武田対策会議に見せかけた
天正三年(1575年)四月三十日
美濃国 岐阜城内にて
「殿。羽柴殿からの文でございます」
「何事じゃ?もしも、佐久間が討ち取られたと最悪の内容ならば、色々考えないといけぬが、どれ」
信長は最悪の状況も考えながら、文を読み出した内容は
「殿へ。殿から摂津国への出陣命令を受けて六日後に着陣しました。この文は早馬に届けさせているので、四日から十日の間には届いていると思います。
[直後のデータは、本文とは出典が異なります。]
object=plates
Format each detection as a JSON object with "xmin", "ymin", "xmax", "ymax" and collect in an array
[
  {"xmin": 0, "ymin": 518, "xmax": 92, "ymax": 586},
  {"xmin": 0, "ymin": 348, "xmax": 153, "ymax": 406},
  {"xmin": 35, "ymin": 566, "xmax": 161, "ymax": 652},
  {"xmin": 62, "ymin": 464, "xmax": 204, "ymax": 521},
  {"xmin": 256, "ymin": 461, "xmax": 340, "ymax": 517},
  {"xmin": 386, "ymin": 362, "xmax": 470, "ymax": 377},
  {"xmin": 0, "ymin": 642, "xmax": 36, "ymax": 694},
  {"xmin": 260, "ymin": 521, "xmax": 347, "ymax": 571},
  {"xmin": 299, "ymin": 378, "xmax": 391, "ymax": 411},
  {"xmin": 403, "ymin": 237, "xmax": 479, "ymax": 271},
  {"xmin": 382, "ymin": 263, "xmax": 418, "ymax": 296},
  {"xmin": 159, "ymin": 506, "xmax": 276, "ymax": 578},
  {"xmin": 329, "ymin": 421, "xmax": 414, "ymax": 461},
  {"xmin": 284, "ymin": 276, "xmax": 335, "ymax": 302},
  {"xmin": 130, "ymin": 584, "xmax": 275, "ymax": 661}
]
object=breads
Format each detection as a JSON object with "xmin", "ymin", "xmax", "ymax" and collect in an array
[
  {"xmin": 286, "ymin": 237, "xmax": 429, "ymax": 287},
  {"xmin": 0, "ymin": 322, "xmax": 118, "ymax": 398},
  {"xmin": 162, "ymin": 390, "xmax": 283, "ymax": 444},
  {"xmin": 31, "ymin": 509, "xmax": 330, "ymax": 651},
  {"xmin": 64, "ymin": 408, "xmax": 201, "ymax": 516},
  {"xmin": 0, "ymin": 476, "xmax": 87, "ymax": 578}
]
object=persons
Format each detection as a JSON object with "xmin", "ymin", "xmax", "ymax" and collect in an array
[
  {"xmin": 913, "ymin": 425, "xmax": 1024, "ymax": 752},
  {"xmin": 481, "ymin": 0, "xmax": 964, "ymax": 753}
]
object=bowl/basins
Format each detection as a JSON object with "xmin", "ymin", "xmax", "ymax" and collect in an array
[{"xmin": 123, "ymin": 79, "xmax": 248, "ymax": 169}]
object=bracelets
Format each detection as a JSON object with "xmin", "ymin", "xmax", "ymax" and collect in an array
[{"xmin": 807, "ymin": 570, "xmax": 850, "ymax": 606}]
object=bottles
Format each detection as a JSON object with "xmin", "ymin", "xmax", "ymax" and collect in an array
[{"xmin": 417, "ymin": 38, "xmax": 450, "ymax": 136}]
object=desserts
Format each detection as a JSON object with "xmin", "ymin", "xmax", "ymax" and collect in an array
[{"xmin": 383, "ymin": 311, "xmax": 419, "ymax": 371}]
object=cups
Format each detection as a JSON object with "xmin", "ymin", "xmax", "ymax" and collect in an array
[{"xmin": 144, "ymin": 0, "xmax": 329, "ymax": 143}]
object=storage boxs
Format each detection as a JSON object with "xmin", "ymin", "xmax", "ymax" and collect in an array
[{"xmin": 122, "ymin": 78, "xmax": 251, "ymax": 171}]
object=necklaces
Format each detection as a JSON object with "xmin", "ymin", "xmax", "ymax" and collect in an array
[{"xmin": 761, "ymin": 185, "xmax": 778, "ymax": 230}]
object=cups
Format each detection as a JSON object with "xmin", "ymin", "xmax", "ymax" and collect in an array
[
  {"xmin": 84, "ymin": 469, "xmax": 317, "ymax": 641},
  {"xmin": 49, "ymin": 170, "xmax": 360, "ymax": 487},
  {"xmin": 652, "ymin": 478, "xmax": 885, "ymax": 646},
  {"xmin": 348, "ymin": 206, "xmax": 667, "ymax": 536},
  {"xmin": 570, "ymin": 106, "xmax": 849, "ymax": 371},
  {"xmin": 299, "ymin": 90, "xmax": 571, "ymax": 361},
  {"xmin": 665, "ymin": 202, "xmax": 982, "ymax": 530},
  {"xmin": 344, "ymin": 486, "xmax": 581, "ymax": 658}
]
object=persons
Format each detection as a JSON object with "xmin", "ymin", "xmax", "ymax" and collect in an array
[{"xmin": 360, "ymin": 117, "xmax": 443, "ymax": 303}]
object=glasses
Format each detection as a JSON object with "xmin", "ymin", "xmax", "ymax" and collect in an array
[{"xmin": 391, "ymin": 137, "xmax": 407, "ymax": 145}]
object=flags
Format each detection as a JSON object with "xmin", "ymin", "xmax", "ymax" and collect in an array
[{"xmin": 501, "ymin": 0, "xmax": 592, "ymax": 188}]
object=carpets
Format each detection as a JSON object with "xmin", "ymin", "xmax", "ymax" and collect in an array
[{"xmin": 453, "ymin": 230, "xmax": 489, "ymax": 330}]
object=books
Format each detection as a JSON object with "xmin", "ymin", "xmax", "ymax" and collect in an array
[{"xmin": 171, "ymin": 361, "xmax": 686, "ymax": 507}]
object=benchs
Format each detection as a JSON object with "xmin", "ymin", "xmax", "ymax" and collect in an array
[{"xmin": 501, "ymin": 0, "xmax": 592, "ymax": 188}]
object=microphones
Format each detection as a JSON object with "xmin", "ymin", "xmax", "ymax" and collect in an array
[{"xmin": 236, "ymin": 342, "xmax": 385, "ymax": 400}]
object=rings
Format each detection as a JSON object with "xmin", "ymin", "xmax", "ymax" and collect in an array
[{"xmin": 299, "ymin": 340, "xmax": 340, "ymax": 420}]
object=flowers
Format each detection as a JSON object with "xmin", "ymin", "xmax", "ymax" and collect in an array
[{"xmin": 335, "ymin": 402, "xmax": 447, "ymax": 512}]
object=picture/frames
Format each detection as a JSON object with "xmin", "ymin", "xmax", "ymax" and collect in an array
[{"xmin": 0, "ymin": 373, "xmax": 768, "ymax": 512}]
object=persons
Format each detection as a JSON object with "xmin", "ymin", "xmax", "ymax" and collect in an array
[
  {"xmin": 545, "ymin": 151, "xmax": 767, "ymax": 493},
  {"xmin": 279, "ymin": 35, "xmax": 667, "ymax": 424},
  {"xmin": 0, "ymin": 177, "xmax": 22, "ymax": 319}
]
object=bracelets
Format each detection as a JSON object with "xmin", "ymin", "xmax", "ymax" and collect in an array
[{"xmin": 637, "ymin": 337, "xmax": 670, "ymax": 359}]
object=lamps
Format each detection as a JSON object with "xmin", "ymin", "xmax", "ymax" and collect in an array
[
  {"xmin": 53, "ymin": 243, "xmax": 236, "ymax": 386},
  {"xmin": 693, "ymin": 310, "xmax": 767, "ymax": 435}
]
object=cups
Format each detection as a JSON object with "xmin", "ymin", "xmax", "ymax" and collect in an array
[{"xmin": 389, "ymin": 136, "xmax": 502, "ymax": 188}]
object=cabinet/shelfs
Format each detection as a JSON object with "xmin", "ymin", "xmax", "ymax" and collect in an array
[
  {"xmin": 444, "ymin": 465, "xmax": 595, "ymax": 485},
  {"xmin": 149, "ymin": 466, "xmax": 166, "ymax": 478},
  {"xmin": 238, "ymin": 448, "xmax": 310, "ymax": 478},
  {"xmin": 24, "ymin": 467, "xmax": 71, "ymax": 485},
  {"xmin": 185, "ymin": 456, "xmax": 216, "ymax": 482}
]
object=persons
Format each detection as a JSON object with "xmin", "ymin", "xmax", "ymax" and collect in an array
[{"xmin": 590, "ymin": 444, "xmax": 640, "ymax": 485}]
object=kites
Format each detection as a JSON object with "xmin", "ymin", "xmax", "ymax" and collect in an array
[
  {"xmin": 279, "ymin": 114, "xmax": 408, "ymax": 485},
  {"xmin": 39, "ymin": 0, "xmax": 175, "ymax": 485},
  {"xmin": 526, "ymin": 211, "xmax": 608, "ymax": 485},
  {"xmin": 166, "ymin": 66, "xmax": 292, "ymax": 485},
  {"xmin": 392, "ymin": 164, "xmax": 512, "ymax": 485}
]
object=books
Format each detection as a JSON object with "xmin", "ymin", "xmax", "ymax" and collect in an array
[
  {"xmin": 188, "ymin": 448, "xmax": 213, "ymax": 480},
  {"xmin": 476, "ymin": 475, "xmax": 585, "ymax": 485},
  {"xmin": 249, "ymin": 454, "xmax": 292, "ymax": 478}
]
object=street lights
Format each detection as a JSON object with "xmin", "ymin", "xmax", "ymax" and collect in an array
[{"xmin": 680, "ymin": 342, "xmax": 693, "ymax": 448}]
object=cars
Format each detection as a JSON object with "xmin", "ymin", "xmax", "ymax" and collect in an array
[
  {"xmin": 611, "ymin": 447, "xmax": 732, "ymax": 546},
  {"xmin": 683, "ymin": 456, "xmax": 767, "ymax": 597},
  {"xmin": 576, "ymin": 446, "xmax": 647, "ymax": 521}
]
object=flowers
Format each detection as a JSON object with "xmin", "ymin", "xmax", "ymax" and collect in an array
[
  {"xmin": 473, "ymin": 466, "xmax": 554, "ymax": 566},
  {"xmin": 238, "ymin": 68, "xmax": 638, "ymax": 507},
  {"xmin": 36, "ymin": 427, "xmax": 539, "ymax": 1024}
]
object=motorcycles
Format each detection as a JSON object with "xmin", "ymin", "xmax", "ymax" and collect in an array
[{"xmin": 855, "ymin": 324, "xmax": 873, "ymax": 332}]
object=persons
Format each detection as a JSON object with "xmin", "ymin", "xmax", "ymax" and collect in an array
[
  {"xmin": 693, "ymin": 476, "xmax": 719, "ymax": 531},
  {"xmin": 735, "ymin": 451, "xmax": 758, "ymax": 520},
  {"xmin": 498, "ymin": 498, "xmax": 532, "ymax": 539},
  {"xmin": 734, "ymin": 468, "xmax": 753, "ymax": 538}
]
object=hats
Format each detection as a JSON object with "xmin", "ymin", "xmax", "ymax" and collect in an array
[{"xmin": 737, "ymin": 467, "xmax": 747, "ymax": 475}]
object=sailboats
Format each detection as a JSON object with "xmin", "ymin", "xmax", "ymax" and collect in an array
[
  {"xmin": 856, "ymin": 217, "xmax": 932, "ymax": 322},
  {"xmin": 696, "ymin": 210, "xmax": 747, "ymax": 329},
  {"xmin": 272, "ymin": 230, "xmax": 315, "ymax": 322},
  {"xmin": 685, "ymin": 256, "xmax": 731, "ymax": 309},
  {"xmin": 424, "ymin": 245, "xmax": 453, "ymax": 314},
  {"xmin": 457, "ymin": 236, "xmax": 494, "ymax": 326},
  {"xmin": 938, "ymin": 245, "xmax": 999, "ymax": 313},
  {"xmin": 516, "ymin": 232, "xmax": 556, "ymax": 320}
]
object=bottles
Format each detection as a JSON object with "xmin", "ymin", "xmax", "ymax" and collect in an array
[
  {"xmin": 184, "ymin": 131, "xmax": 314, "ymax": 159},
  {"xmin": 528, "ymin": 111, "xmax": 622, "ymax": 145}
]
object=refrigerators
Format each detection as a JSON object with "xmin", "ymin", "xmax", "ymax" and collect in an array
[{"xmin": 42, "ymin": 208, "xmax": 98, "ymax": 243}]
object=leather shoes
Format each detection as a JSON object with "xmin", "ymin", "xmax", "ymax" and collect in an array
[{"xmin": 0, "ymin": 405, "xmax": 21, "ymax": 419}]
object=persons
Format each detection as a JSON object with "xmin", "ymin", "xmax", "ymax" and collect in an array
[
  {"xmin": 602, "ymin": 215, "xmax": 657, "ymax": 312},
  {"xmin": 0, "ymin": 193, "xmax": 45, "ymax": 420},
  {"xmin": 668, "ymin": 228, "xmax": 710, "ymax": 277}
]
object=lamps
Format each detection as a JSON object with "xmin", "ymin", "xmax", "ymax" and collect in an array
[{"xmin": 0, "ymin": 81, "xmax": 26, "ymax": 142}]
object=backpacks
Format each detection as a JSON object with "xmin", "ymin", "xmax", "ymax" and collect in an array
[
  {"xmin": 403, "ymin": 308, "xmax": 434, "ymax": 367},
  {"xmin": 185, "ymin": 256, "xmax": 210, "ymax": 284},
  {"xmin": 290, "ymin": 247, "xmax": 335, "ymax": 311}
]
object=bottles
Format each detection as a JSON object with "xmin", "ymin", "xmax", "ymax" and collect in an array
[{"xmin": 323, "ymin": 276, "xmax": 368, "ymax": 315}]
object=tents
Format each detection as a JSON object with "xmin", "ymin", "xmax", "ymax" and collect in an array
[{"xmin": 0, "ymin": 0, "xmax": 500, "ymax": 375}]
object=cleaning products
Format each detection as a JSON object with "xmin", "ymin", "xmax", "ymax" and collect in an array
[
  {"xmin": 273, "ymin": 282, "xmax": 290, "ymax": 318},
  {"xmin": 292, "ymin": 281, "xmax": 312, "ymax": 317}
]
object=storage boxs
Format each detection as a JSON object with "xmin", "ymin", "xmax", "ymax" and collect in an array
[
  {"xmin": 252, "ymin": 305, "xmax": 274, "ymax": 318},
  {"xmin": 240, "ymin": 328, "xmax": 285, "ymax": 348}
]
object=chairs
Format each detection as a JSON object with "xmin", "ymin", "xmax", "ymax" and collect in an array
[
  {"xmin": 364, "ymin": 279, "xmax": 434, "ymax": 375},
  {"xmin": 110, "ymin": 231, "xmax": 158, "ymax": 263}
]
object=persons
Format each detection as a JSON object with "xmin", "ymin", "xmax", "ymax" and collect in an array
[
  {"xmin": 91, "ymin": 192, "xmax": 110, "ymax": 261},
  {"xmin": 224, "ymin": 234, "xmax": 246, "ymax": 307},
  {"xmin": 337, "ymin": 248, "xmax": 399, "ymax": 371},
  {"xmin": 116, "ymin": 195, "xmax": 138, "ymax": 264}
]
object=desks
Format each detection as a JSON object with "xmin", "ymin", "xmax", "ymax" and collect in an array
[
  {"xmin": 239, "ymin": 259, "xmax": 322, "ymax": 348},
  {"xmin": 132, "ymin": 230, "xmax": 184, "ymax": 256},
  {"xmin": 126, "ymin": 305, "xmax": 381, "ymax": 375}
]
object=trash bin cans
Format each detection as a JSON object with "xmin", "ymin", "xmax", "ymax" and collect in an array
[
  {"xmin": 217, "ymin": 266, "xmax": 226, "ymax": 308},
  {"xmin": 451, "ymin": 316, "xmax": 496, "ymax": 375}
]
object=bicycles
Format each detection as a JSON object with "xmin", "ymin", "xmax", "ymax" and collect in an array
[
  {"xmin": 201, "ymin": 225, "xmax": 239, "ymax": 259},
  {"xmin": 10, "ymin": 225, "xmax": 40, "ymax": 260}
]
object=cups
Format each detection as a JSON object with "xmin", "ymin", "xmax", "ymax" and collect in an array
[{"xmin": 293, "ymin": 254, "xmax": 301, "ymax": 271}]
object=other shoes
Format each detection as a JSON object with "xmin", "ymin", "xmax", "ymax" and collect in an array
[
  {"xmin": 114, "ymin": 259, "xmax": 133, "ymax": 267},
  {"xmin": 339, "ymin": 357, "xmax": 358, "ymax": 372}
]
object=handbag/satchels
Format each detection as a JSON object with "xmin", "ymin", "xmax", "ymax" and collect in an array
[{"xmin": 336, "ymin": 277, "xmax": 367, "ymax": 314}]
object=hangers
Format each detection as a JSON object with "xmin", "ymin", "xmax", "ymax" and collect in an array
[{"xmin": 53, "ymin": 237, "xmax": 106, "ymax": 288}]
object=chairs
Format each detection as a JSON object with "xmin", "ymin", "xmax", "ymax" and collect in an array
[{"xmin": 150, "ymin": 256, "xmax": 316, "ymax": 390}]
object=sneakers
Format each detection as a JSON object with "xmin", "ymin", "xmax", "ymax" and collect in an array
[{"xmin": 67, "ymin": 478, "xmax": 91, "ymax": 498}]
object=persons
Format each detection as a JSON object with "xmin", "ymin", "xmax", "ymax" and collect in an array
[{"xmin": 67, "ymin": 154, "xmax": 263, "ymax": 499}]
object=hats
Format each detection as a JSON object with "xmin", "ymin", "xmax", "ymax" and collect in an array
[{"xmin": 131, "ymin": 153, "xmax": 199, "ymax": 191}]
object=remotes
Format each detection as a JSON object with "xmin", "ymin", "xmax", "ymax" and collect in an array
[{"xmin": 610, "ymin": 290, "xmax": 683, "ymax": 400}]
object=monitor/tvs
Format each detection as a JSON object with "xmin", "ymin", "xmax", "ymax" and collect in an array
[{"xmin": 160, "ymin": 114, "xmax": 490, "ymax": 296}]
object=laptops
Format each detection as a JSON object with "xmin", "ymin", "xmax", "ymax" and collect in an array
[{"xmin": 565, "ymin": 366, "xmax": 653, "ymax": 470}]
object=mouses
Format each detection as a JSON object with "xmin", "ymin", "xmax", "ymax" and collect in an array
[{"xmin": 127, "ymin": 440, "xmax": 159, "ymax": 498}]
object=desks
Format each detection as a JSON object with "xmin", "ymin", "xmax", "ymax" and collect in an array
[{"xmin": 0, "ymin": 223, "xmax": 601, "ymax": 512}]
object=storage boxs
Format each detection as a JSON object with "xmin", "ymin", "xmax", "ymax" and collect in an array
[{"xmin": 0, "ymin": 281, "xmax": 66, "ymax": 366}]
そこで本題なのですが、佐久間殿や家臣の者達に討ち死にした者はおろか、重傷の者も居ないのです。
佐久間殿は、どの様な策を持って本願寺にあたっていたのか?と疑問に思います。
この状況で拙者や家臣達が気張って、佐久間殿よりも武功を挙げた場合は与力として出過ぎた事になるでしょうか?
そうでなければ、殿のお許しをいただいた上で、本願寺にあたりたいと思います」
佐久間がちゃんと戦ってない様に見えるけど、どうしますか?な内容だった。それを見た信長は
「やはり、猿も権六や十兵衛と同じ内容か。佐久間め。これは本願寺を落とさなかったら追放もやむを得ないか。
お蘭!猿と佐久間の両方に文を出すぞ!そうじゃな、内容としては、「五月の内に、本願寺からの和睦の願い出等の織田家に有利な報告が無ければ、佐久間は羽柴筑前の指揮下に入れ!」で行こう。これで、そんなのは断ると申すのであれは、もはや追放じゃな」
こうして、信長は佐久間の処分を戦の結果次第と決めた。
天正三年(1575年)五月一日
美濃国 岐阜城内にて
「殿。徳川様からの文でございます」
「二郎三郎からとな。まさか、武田が動いたのか?」
信長は嫌な予感がしながら文を取り、読み出した。中には
「三郎殿へ。物見の者より武田が甲斐国から出陣の様子が有ると報告を受けました。我々は三河国内にいる武田を殲滅する為に遠江国から三河国へ出陣します。
もしかしたら、武田が率いる事の出来る全軍を率いて来るかもしれませぬ。武田の本隊が三河国内の武田と合流したら、我々では手に負えないかもしれませぬ。
なので、三郎殿が動く事が出来ましたら、三河国の岡崎城で合流して、武田への対策を話し合いませんか?
そのついでに、三郎殿の孫でもある竹千代に会っていってくだされ。とても可愛いですぞ」
「二郎三郎め。文の最期にに緊迫感が出ない様に気を使いおって。だが、武田がこの時期に動いたとなると、信玄坊主の死から家中をまとめきったという事か。
しかし、六三郎が言っておったな。「西の敵は抑えるだけにして、東の敵に全軍を率いて叩きのめせ」と。
ならば、言った本人にも出陣してもらおうではないか。くっくっくっ。元服希望の文にも「今年か来年、武田と戦う」と予想しておったが、
ここまで当たるとなると、戦があ奴を呼んでいるとしか思えぬ。よし!お蘭よ。本願寺にあたっている佐久間と猿以外の家臣全員、それこそ柴田家にて色々教えている水野藤四郎にもじゃ!